Specifically, in an embodiment of the present invention, after establishing a connection between an interface client and an interface server, the interface client searches for a unit engine category instance of a game to be tested based on a command provided by an auxiliary test command set dynamic library, after establishing a connection between the interface client and the interface server, the process corresponding to a process identifier to which the auxiliary test command set dynamic library and the interface server dynamic library are loaded; then the interface client sends out a command of modifying the position attribute of the instance of the UnityEngine, Camera class, and the height of the game picture is adjusted so as to simulate the abnormal condition caused by malicious modification of the client; and finally, confirming whether the client is safe or not by detecting whether the camera position can be automatically restored after being modified.
Further, in the above embodiment of the present invention, the export module may also export the attributes and fields read from and written to the game class instance during the test process as an external log file. Specifically, the test case may be designed to read the attributes and fields of the game class instance before modification, then modify the attributes and fields of the game class instance, and read the attributes and fields of the game class instance before modification again after modification.

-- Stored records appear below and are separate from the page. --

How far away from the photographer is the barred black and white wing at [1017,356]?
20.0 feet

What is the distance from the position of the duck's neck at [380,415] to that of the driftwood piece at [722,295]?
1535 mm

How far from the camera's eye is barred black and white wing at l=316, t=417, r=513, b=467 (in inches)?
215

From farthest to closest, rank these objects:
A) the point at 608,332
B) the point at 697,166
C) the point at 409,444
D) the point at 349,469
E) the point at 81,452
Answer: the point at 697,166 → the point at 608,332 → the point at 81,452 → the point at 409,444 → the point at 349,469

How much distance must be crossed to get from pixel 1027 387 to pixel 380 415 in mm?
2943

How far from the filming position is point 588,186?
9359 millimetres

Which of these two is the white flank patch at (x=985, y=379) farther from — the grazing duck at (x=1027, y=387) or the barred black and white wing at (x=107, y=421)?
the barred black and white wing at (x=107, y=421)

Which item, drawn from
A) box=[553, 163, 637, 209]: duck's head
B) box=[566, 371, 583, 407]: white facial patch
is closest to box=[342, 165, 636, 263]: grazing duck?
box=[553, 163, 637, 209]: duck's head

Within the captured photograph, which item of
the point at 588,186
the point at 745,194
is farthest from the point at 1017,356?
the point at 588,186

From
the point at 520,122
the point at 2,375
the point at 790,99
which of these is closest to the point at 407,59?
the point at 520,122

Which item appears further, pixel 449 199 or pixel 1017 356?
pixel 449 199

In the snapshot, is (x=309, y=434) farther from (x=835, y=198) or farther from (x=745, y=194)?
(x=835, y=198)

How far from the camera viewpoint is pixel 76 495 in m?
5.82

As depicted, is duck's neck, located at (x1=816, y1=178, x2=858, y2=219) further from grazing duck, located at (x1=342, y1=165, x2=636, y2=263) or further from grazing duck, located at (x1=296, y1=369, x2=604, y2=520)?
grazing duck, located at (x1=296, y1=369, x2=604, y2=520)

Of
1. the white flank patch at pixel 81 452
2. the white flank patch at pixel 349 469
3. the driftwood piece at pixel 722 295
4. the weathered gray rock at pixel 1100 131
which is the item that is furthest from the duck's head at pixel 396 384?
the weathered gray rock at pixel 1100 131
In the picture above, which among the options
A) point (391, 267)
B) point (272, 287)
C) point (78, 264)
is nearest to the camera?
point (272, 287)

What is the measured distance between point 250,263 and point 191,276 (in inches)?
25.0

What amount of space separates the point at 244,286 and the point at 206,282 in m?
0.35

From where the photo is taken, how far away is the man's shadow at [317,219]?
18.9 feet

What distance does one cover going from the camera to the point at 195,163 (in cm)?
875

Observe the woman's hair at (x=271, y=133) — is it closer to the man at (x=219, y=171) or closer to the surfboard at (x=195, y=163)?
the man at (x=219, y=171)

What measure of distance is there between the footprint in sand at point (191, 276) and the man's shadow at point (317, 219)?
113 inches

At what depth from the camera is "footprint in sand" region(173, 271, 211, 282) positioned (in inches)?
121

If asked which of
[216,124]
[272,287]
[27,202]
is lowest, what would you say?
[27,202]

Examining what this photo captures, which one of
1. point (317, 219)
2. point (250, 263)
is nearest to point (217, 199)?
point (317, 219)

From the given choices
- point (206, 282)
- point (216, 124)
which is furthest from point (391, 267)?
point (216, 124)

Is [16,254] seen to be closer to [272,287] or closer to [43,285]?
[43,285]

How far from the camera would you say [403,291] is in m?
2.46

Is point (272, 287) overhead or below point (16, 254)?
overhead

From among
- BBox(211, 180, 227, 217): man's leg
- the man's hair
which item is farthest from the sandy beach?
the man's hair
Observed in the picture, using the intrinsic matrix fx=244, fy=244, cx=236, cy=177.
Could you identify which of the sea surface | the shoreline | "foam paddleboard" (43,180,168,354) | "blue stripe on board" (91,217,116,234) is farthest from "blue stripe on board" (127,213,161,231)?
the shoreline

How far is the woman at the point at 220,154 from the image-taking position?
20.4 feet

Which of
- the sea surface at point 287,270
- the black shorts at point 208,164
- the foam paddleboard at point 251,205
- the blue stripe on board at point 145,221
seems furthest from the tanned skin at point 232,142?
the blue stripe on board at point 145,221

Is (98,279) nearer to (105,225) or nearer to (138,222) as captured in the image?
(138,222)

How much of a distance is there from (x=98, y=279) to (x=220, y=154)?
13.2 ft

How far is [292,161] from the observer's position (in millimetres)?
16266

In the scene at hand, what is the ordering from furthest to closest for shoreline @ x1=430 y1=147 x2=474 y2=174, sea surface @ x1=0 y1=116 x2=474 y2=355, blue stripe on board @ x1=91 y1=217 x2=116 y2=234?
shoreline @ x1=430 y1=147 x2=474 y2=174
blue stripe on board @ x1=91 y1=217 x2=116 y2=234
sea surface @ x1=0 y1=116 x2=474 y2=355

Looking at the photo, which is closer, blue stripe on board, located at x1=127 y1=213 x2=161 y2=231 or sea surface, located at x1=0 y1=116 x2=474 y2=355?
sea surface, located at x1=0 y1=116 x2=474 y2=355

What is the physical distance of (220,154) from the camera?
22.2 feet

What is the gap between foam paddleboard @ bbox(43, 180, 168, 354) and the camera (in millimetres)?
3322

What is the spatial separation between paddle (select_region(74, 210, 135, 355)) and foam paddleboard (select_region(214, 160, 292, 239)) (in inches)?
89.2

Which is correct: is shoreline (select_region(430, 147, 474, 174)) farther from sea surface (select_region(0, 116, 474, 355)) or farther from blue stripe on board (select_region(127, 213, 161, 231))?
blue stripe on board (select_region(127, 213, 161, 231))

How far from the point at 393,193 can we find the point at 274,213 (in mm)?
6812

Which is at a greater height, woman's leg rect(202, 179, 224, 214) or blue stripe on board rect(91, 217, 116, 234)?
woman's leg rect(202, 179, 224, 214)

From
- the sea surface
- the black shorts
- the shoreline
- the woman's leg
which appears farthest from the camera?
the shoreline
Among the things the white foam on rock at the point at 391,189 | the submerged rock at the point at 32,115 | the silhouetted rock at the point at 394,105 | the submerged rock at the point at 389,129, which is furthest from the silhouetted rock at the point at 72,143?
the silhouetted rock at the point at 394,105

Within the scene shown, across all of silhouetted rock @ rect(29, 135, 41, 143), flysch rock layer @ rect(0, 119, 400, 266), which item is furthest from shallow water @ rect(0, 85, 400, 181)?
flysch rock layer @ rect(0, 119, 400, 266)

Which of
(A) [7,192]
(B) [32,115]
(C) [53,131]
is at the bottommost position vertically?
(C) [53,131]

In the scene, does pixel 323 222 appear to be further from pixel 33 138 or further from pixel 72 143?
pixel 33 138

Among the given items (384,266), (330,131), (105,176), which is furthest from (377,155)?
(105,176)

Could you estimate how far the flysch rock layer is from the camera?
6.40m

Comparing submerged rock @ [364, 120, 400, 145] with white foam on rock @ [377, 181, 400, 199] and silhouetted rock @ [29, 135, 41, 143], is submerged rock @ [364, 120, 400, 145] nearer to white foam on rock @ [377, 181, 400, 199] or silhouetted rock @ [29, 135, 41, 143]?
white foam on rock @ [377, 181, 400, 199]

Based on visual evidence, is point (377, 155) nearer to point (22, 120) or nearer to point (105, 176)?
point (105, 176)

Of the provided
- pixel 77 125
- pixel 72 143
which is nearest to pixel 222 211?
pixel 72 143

And exporting the attributes and the fields read and written in the game class instances in the three operations as an external log file, and comparing whether the attributes and the fields of the game class instances read in the previous and next operations are the same to obtain a conclusion of safety.
While the present invention has been described in considerable detail and with particular reference to a few illustrative embodiments thereof, it is not intended to be limited to any such details or embodiments or any particular embodiments, but it is to be construed as effectively covering the intended scope of the invention by providing a broad, potential interpretation of such claims in view of the prior art with reference to the appended claims. Furthermore, the foregoing describes the invention in terms of embodiments foreseen by the inventor for which an enabling description was available, notwithstanding that insubstantial modifications of the invention, not presently foreseen, may nonetheless represent equivalent modifications thereto.